I am using this code to generate a random permutation of a vector using a variation of Fisher-Yates randomization algorithm (I am going from the first element to the last, not the other way around). I am using a boost::random::mt11213b
RNG globally in a program that is seeded with generator.seed(time(NULL));
when program starts, hence a wrapper singleton RandomNumber
here.
boost::random::uniform_int_distribution<unsigned long>
distribution(0, vec.size()-1);
for (unsigned long i=0;i<vec.size();i++)
std::swap(vec[i], vec[distribution(RandomNumber::getInstance().generator)]);
Some experiments have led me to believe that there may be an issue in this algorithm, in a nutshell. This is what I did
- Created a vector of integer with length 100
- Filled first 75 elements with
0
and the last 25 with1
- Shuffled an array.
- Took the first 5 elements from the list and summed them.

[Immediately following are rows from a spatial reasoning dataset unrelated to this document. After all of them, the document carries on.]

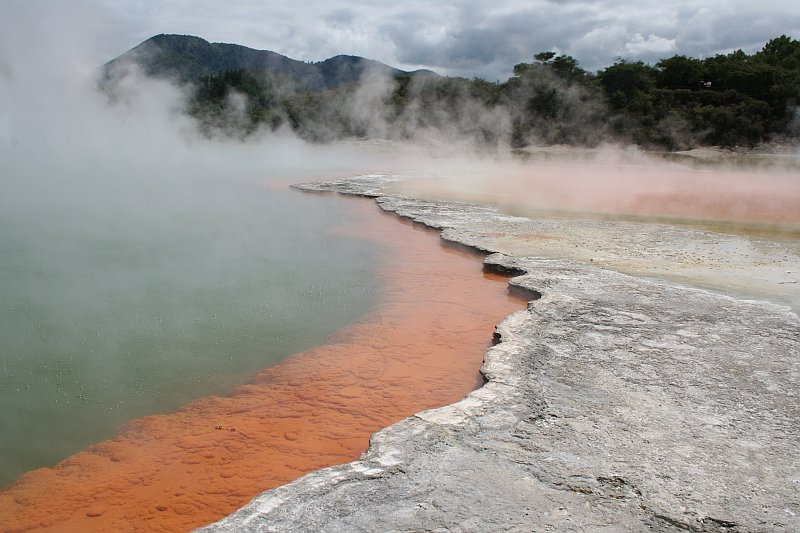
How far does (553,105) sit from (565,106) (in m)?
0.47

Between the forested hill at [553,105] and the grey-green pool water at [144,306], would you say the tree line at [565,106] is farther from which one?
the grey-green pool water at [144,306]

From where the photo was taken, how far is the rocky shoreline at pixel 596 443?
1.72m

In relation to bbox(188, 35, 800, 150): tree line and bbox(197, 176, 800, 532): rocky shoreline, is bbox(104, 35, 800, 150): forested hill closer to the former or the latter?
bbox(188, 35, 800, 150): tree line

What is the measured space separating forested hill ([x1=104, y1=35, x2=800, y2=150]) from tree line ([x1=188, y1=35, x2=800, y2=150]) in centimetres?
3

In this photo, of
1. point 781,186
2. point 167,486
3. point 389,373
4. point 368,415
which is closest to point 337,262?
point 389,373

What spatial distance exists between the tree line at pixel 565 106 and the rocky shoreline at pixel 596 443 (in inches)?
597

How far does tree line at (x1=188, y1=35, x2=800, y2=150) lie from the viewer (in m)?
16.4

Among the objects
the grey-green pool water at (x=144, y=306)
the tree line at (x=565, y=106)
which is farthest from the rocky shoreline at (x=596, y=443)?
the tree line at (x=565, y=106)

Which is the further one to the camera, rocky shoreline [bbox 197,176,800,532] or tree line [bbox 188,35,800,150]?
tree line [bbox 188,35,800,150]

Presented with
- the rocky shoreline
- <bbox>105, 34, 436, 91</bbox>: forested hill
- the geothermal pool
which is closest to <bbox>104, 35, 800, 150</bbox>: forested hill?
<bbox>105, 34, 436, 91</bbox>: forested hill

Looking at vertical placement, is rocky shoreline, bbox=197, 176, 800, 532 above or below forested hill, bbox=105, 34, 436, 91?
below

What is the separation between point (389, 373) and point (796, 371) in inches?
71.1

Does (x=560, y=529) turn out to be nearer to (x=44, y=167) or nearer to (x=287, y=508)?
(x=287, y=508)

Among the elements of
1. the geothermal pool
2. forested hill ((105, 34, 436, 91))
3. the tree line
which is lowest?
the geothermal pool
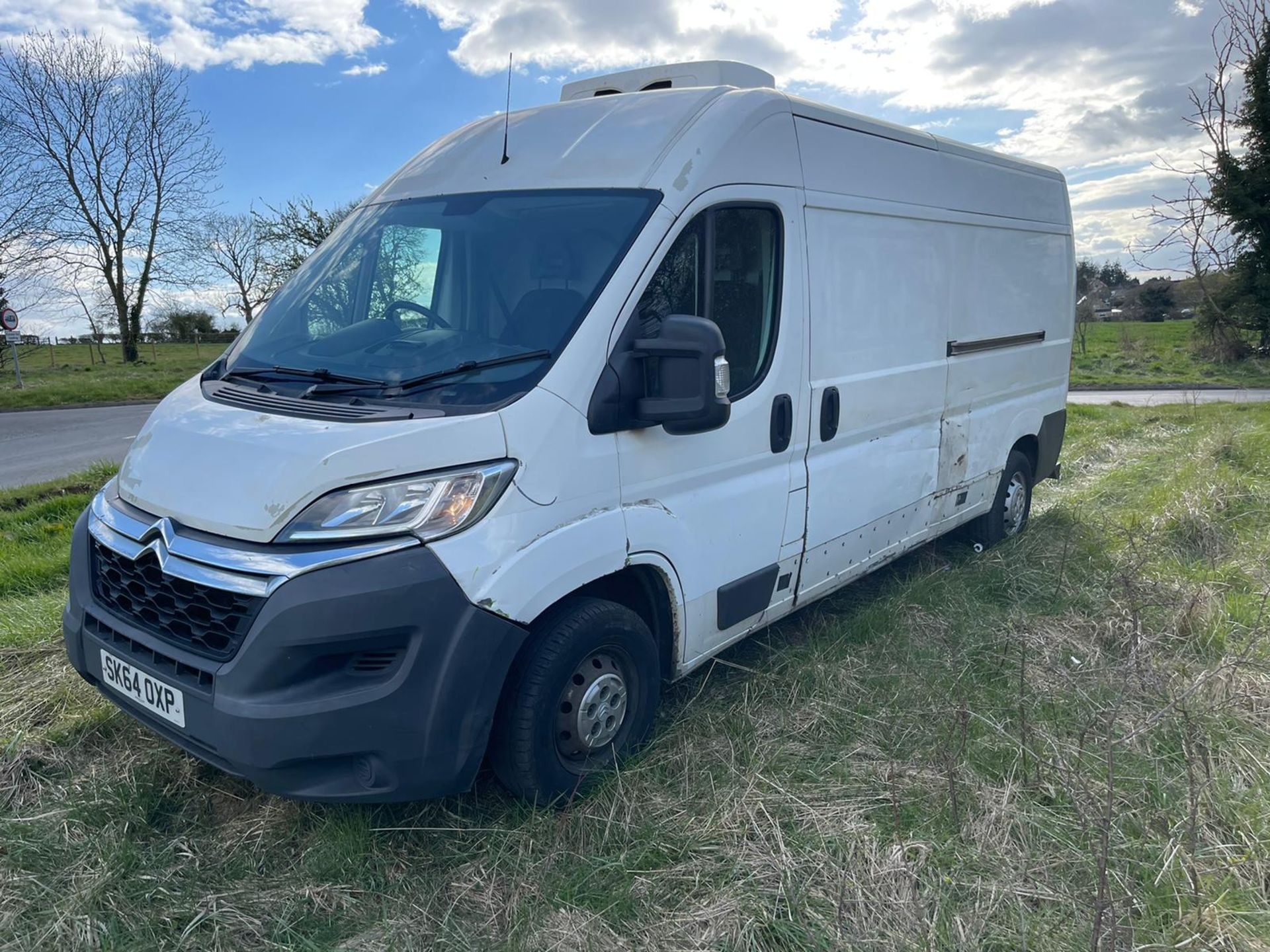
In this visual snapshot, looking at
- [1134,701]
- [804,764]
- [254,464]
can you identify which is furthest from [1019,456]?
[254,464]

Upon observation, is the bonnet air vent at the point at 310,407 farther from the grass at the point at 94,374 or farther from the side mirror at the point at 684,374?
the grass at the point at 94,374

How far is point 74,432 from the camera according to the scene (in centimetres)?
1395

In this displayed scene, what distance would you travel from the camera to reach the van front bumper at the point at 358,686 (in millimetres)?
2502

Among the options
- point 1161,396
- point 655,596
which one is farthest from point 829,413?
point 1161,396

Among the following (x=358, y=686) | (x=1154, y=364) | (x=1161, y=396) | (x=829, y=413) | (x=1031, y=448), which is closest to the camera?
(x=358, y=686)

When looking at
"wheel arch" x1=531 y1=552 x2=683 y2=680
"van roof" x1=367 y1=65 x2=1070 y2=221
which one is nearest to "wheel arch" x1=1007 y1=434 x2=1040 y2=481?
"van roof" x1=367 y1=65 x2=1070 y2=221

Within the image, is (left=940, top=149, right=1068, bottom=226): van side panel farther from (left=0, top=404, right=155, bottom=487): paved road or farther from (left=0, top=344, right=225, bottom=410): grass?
(left=0, top=344, right=225, bottom=410): grass

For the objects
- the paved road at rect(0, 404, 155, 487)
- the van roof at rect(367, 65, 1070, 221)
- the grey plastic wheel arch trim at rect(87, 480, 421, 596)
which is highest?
the van roof at rect(367, 65, 1070, 221)

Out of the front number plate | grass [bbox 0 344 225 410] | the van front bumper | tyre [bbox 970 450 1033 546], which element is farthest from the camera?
grass [bbox 0 344 225 410]

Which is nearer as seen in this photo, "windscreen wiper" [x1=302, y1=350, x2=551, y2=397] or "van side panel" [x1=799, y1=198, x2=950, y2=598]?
"windscreen wiper" [x1=302, y1=350, x2=551, y2=397]

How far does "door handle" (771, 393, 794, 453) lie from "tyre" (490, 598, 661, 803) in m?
1.01

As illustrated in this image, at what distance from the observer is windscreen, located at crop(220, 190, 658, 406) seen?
2934 millimetres

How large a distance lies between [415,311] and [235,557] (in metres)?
1.16

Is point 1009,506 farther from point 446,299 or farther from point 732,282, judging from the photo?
point 446,299
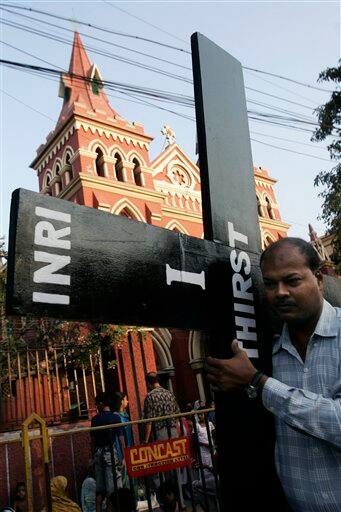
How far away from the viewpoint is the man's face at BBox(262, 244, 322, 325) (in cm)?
129

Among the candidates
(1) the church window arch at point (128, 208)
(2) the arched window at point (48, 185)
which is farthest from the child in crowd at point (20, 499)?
(2) the arched window at point (48, 185)

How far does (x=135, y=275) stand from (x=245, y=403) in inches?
22.2

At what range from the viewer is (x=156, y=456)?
3766mm

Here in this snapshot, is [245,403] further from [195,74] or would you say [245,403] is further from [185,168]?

I repeated this procedure a few thousand times (with a loop, not by hand :)) each time starting with a fresh vector. Then I computed the arithmetic mean of the sums and it came about 0.98
instead of the expected 1.25
.
The funny thing is that if I start with a vector that has been shuffled once with the same algorithm instead of an ordered one, the result increases to 1.22
and if I don't discard the vector on each iteration but rather just shuffle it again, the result is around 1.25
that is the expected value.
I am unsure as to what could be wrong. The algorithm looks sound, the only thing that I can think of that could have gone wrong is the seeding phase and the
boost::random::uniform_int_distribution<unsigned long>
distribution(0, vec.size()-1);
line that is called each time before a vector is shuffled (perhaps it should only be called once a program but that doesn't make mush sense)
Any help will be greatly appreciated!